You are now entering the woke dimension, and Jordan Peele's "The Twilight Zone" is your gateway. According to The Hollywood Reporter, it took no more than two episodes for the rebooted show to wave around its social justice street cred, and not in the Rod-Serling-Cold-War-Dualism way, but rather the Al-Sharpton-Police-Man-Bad way.
The episode, titled "Replay," features a mother named Nina (Sanaa Lathan) driving her son, Dorian (Damson Idris) up to college as they are pursued by (of course) a racist white cop (Glenn Fleshler). Eventually, the mother comes upon a magical camera that has the ability to rewind time, which she employs over and over again in an effort to fend off the tormented policeman. However, no matter how many times she rewinds time to employ a different tactic against her oppressor, the racist officer always gets the upper-hand. As noted by THR, it is when the episode reaches its third act that it becomes full SJW:
As the episode moves into its third act, the inevitable happens as Nina finally loses control and loses her son at the hands of the murderous cop. At first it seems like she may not save Dorian, but after getting her hands on the camera, Nina tries one more time. At this point, the writers attempt to add a message about not losing sight of where you come from, as Nina has to return to the hometown she left behind.
Eventually, with the help of her estranged brother, Nina and Dorian make it to his historically black college, where along with his classmates they face down and publicly shame the violent man who has been chasing them. But in a very Twilight Zone twist, years later as Nina, Dorian and his daughter enjoy each other's company, the prodigal son steps out to run an errand and never makes it back as he is killed by the police. As Peele reminds us, you can't escape fate (or institutional oppression), even in The Twilight Zone.
The lack of nuance and overt salute to woke politics has become Jordan Peele's calling-card ever since the debut of "Get Out," which portrayed affluent white liberals as parasites benefiting off the bodies of black men and women. Peele followed up "Get Out" with the rather apolitical "Us," about an affluent black family being terrorized by doppelgangers of themselves.

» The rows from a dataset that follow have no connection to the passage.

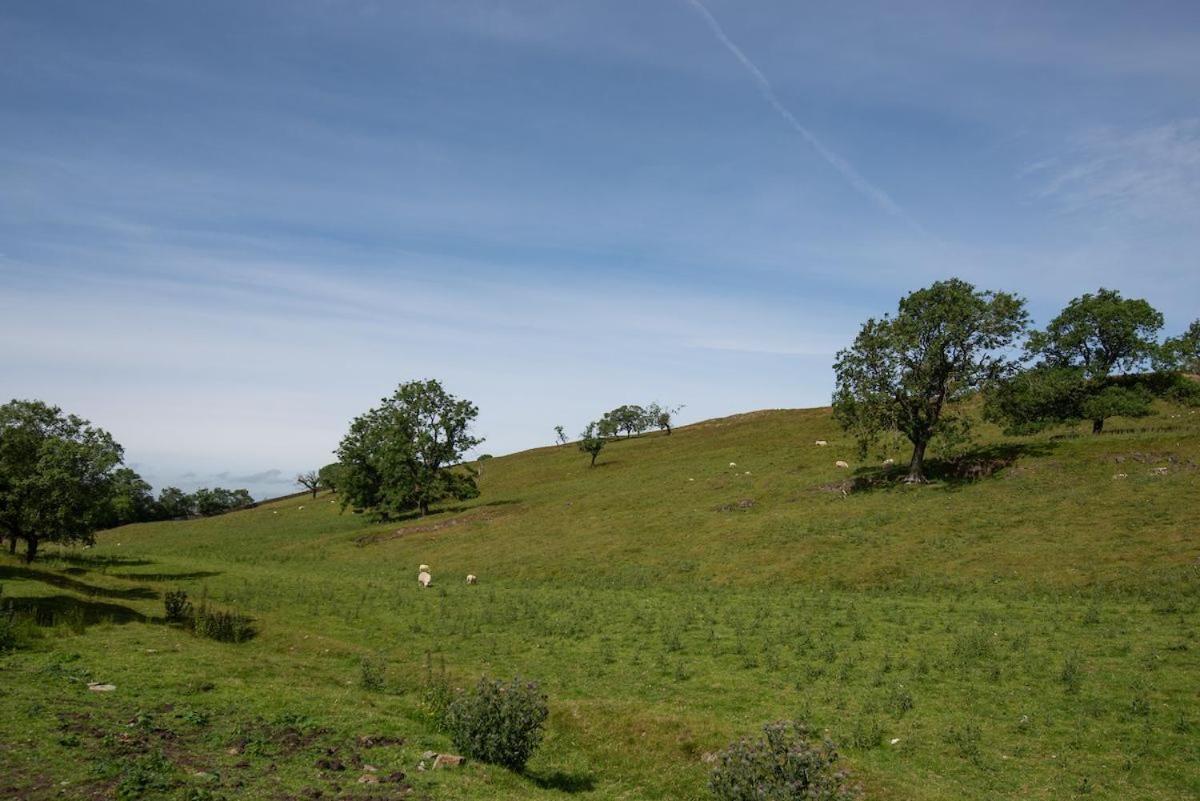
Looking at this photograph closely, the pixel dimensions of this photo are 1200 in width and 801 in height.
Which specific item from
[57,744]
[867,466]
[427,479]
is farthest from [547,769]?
[427,479]

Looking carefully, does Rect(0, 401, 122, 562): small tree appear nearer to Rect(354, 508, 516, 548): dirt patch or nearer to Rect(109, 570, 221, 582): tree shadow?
Rect(109, 570, 221, 582): tree shadow

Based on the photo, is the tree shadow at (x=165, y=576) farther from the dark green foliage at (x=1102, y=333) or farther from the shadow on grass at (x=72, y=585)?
the dark green foliage at (x=1102, y=333)

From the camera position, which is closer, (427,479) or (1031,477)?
(1031,477)

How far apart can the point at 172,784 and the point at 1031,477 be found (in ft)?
184

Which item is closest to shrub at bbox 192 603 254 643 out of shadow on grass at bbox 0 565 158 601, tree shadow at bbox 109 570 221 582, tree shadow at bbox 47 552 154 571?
shadow on grass at bbox 0 565 158 601

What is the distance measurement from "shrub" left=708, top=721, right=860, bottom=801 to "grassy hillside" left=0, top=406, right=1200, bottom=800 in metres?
4.43

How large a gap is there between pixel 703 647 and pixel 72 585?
34.6 metres

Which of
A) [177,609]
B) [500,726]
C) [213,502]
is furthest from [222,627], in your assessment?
[213,502]

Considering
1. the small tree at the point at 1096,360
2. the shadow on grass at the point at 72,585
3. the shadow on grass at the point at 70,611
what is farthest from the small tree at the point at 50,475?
the small tree at the point at 1096,360

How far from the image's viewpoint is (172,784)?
11.3 meters

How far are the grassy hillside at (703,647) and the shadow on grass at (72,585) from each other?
35cm

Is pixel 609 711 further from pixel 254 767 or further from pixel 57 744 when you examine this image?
pixel 57 744

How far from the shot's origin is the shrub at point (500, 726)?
15.0 m

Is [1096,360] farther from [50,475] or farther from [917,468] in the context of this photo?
[50,475]
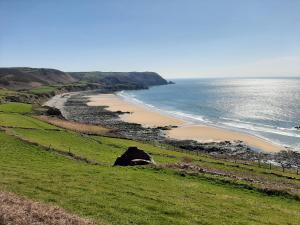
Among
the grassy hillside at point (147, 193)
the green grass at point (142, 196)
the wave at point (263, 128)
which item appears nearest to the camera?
the green grass at point (142, 196)

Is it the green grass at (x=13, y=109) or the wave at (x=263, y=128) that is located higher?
the green grass at (x=13, y=109)

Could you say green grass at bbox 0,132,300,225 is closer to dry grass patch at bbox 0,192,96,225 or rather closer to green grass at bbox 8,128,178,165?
dry grass patch at bbox 0,192,96,225

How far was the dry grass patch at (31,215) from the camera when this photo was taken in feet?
51.0

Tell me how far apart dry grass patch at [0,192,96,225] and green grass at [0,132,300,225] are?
107 inches

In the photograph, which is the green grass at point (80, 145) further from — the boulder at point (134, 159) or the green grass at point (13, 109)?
the green grass at point (13, 109)

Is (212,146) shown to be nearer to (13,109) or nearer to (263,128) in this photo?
(263,128)

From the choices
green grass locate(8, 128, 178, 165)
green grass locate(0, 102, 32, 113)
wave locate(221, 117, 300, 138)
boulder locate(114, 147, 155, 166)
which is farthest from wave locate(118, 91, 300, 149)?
green grass locate(0, 102, 32, 113)

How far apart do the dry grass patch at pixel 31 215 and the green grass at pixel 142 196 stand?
2.71m

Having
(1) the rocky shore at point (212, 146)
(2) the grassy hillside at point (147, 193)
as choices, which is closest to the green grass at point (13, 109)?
(1) the rocky shore at point (212, 146)

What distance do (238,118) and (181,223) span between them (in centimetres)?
12178

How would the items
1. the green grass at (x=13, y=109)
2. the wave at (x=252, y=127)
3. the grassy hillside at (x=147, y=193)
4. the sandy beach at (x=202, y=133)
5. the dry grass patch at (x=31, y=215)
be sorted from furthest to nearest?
1. the green grass at (x=13, y=109)
2. the wave at (x=252, y=127)
3. the sandy beach at (x=202, y=133)
4. the grassy hillside at (x=147, y=193)
5. the dry grass patch at (x=31, y=215)

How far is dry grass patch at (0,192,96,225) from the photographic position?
51.0ft

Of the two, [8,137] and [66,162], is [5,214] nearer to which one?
[66,162]

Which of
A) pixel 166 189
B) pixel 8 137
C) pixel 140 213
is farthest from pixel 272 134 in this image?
pixel 140 213
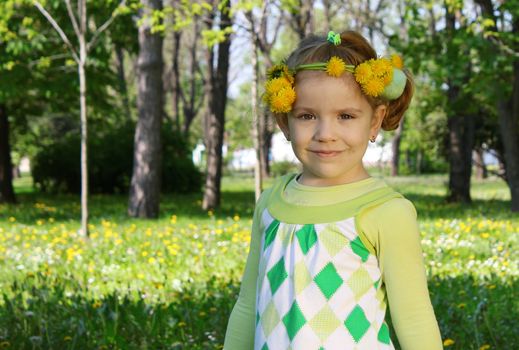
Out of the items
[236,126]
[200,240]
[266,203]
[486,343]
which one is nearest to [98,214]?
[200,240]

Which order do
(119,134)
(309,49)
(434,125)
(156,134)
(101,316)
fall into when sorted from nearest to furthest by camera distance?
1. (309,49)
2. (101,316)
3. (156,134)
4. (119,134)
5. (434,125)

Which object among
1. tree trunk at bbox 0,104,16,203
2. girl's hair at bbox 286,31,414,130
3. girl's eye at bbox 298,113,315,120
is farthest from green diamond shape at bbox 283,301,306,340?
tree trunk at bbox 0,104,16,203

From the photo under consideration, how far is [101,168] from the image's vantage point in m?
22.8

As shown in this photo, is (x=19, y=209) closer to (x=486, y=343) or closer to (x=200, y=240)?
(x=200, y=240)

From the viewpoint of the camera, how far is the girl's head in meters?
1.86

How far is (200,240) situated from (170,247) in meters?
1.13

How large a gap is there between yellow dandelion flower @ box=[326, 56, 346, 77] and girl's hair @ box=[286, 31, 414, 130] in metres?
0.06

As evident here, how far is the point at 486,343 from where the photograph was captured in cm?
441

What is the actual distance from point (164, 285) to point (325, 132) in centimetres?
430

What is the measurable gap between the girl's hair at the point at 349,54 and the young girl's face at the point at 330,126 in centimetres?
5

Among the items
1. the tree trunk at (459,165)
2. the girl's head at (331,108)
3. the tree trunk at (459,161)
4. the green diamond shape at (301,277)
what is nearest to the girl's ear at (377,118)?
the girl's head at (331,108)

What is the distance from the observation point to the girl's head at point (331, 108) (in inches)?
73.2

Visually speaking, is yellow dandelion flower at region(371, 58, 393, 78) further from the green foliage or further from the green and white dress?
the green foliage

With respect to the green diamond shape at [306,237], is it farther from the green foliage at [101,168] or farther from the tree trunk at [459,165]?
the green foliage at [101,168]
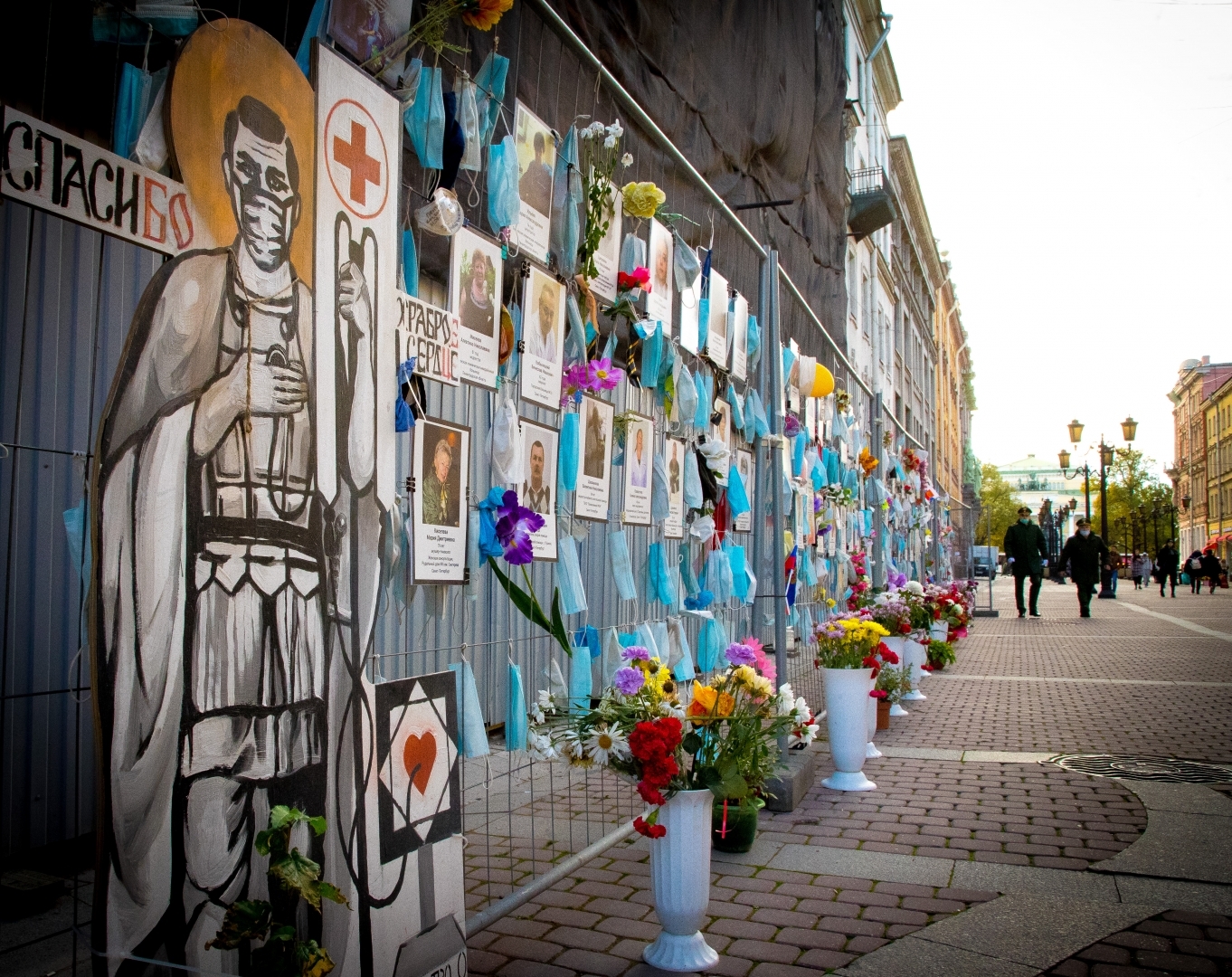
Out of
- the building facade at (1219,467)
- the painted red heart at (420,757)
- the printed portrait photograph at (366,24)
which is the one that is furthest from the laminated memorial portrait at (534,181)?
the building facade at (1219,467)

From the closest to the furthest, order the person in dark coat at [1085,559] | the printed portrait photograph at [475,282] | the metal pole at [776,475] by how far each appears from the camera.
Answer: the printed portrait photograph at [475,282] → the metal pole at [776,475] → the person in dark coat at [1085,559]

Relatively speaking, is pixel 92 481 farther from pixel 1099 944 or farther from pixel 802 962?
pixel 1099 944

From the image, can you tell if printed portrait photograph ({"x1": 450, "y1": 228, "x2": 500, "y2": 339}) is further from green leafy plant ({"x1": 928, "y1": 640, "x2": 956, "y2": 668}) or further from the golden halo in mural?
green leafy plant ({"x1": 928, "y1": 640, "x2": 956, "y2": 668})

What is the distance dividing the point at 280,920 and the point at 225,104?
5.97 ft

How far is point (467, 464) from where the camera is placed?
3021 mm

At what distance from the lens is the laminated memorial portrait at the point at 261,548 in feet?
6.91

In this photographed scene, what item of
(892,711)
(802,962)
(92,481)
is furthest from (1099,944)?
(892,711)

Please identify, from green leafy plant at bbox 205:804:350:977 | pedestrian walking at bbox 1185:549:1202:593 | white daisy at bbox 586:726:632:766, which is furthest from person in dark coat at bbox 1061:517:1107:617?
green leafy plant at bbox 205:804:350:977

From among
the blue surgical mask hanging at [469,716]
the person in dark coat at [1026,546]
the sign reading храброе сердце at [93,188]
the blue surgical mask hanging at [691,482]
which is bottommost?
the blue surgical mask hanging at [469,716]

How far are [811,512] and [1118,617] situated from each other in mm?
16092

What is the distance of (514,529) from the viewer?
312cm

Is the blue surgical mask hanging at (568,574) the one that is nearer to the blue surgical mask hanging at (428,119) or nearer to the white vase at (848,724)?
the blue surgical mask hanging at (428,119)

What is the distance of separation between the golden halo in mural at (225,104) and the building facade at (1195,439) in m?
72.5

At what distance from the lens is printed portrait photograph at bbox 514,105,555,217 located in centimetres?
324
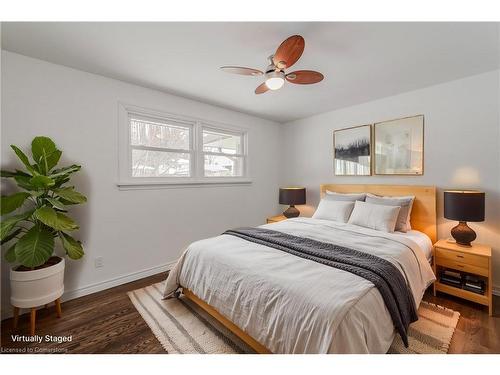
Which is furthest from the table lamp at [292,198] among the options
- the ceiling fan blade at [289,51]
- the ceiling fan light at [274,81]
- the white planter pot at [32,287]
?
the white planter pot at [32,287]

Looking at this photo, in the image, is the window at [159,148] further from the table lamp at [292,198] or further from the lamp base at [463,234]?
the lamp base at [463,234]

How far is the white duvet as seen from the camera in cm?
116

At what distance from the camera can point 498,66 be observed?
2221mm

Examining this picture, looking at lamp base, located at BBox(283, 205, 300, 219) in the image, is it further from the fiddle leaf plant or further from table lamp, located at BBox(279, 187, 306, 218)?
the fiddle leaf plant

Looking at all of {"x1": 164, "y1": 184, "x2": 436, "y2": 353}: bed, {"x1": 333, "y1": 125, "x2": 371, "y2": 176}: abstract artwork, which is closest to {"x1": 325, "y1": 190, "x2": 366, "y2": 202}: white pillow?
{"x1": 333, "y1": 125, "x2": 371, "y2": 176}: abstract artwork

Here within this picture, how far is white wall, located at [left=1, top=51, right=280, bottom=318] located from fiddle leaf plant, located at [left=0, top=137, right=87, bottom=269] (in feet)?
1.01

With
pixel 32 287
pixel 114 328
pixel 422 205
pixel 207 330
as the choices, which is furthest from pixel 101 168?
pixel 422 205

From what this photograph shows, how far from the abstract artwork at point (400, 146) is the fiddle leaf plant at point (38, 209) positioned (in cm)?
366

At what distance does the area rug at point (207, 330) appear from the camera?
1.59 meters

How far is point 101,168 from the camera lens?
2.46 meters

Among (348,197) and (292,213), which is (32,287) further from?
(348,197)

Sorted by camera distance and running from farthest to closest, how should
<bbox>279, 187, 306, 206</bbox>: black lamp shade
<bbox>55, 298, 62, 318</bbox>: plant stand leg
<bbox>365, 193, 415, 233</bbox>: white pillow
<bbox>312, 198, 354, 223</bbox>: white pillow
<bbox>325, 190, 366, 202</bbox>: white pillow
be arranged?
<bbox>279, 187, 306, 206</bbox>: black lamp shade < <bbox>325, 190, 366, 202</bbox>: white pillow < <bbox>312, 198, 354, 223</bbox>: white pillow < <bbox>365, 193, 415, 233</bbox>: white pillow < <bbox>55, 298, 62, 318</bbox>: plant stand leg

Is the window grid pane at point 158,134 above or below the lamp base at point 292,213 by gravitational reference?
above
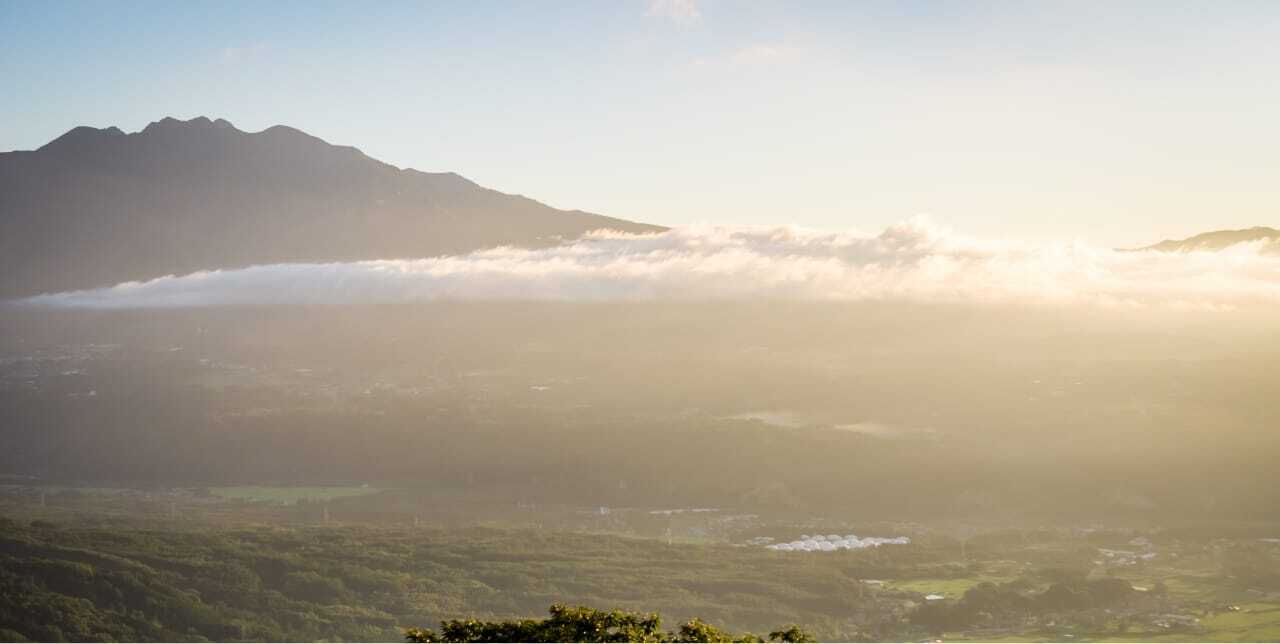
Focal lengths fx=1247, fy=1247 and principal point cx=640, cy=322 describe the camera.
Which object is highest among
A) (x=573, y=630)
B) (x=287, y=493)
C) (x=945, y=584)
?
(x=573, y=630)

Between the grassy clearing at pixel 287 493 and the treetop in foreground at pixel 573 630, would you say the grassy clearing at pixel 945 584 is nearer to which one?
the treetop in foreground at pixel 573 630

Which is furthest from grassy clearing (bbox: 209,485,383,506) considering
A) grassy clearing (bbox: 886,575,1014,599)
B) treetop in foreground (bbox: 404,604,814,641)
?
treetop in foreground (bbox: 404,604,814,641)

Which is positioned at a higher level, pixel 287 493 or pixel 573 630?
pixel 573 630

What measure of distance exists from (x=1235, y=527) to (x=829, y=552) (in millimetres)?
62519

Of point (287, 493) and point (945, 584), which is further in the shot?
point (287, 493)

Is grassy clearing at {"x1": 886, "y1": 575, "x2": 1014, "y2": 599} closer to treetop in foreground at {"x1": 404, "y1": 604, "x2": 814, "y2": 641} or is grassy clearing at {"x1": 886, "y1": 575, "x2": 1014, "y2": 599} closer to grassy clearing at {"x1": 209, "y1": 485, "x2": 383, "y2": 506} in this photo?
treetop in foreground at {"x1": 404, "y1": 604, "x2": 814, "y2": 641}

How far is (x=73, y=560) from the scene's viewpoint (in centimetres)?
11094

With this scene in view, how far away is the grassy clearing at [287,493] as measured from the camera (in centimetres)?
17712

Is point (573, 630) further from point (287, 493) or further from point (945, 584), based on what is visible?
point (287, 493)

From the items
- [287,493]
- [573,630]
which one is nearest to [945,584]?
[573,630]

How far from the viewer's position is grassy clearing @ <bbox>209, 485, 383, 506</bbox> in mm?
177125

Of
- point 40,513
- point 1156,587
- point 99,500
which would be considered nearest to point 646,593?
point 1156,587

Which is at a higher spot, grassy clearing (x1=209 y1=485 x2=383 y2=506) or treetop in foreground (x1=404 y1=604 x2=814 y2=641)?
treetop in foreground (x1=404 y1=604 x2=814 y2=641)

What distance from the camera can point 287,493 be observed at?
184 metres
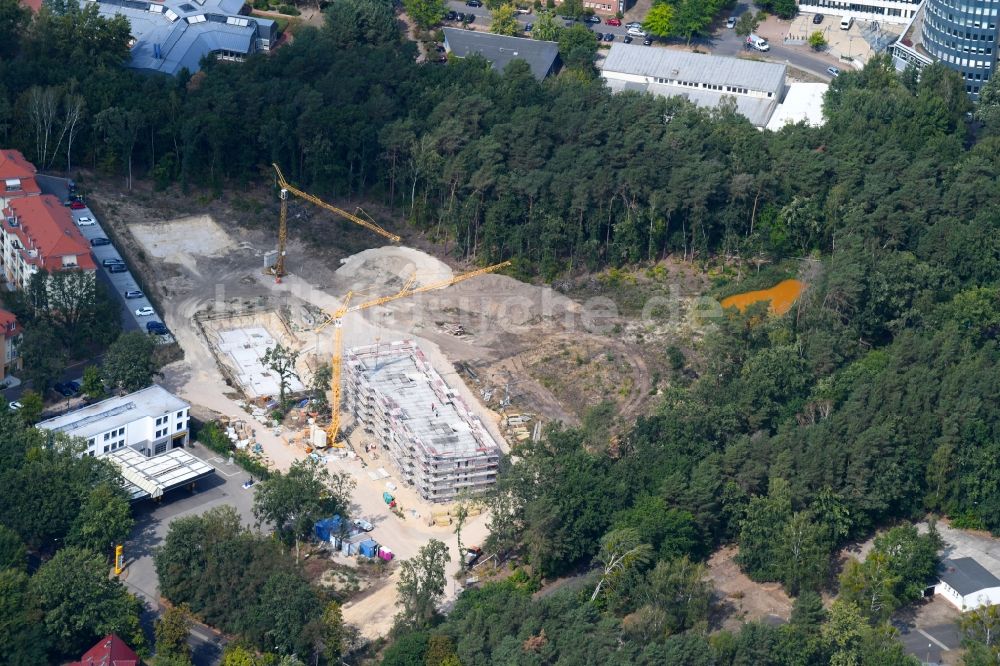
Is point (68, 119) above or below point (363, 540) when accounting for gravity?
above

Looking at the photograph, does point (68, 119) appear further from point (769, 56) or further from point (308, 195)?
point (769, 56)

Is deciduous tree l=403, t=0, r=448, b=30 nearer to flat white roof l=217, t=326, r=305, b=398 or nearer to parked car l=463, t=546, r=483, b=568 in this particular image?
flat white roof l=217, t=326, r=305, b=398

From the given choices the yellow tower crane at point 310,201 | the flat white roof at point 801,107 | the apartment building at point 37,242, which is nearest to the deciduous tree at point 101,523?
the apartment building at point 37,242

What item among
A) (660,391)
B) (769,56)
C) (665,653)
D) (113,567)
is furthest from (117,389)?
(769,56)

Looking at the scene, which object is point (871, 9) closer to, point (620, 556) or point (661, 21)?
point (661, 21)

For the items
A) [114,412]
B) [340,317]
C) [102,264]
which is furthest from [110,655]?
[102,264]

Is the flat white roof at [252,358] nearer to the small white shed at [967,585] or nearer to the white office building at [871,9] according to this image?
the small white shed at [967,585]
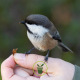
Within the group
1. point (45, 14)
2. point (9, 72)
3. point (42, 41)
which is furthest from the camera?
point (45, 14)

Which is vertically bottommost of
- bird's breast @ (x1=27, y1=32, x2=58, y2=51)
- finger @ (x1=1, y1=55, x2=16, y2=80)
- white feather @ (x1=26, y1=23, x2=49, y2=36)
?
finger @ (x1=1, y1=55, x2=16, y2=80)

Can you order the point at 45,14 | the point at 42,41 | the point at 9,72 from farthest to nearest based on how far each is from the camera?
the point at 45,14, the point at 42,41, the point at 9,72

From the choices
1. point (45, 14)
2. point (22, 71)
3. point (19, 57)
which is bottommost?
point (22, 71)

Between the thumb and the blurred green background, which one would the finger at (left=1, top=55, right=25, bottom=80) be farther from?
the blurred green background

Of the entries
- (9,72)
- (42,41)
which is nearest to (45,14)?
→ (42,41)

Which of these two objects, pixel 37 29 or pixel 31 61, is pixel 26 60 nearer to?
pixel 31 61

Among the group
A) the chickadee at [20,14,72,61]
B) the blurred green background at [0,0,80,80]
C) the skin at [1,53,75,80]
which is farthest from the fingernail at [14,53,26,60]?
the blurred green background at [0,0,80,80]
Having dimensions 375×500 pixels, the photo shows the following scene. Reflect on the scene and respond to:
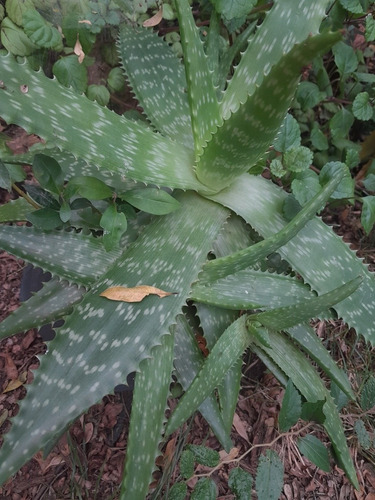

However, unlike both "Get Out" and "Us," Peele's reboot of the Rod Serling classic has not gotten the same rave reviews from critics. Currently, "The Twilight Zone" holds a mediocre 76% on Rotten Tomatoes and an even more mediocre 6.7 on IMDB.
Jordan Peele made headlines recently when he publicly eschewed the possibility of ever casting a white male in a lead role. "I don’t see myself casting a white dude as the lead in my movie," Peele said during an appearance at the Upright Citizens Brigade Theatre in Hollywood, according to The Hollywood Reporter. "Not that I don't like white dudes. But I've seen that movie."
Peele characterized his stance as a sort of renaissance for representation in Hollywood. "It really is one of the best greatest pieces of this story is feeling like we are in this time — a renaissance has happened and proven the myths about representation in the industry are false," he said.